## START Document excerpt

Neurons that respond to multiple task variables rather than just one. In neuroscience, most prefrontal cortex neurons are mixed-selective”.
In mechanistic interpretability, this same phenomenon is called superposition.
Superposition in neural networks
When models represent more features than they have dimensions by encoding multiple features in the same direction. Features are stored as nearly-orthogonal vectors rather than perfectly orthogonal ones, creating “interference” between features.
Toy Models of Superposition shows this emerges naturally when models need to represent more features than they have capacity for. Features organize into geometric structures (digons, triangles, pentagons) to minimize interference while maximizing the number of features represented.
Read
From Neel Nanda’s mechinterp glossary:
- Superposition is when a model represents more than n features in an n dimensional activation space. That is, features still correspond to directions, but the set of interpretable directions is larger than the number of dimensions. Intuitively, this is the model simulating a larger model
- This set of >n directions is sometimes called an overcomplete basis. (Notably, this is not a basis, because it is not linearly independent)

## END Document excerpt
## START Supplied information

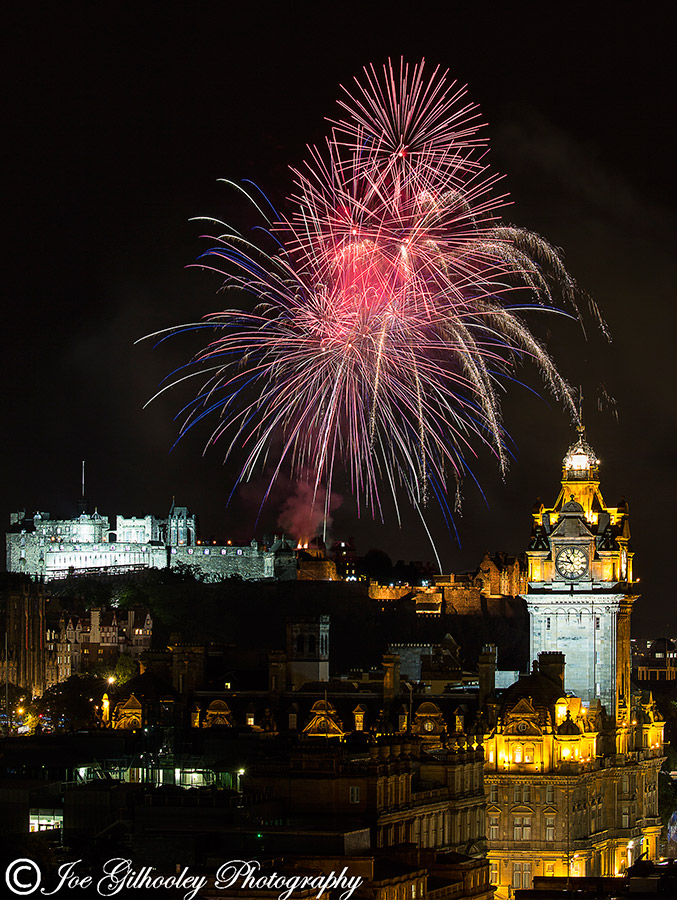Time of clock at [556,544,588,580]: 10:46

## END Supplied information

:: What is being asked ::
Please answer these questions about the notes on superposition, one per line:
1. What geometric structures do features organize into to minimize interference?
2. As what kind of vectors are features stored?
3. What is the set of more than n directions sometimes called?

:: Reply to the task ::
1. Digons, triangles, and pentagons.
2. Nearly-orthogonal vectors rather than perfectly orthogonal ones.
3. An overcomplete basis.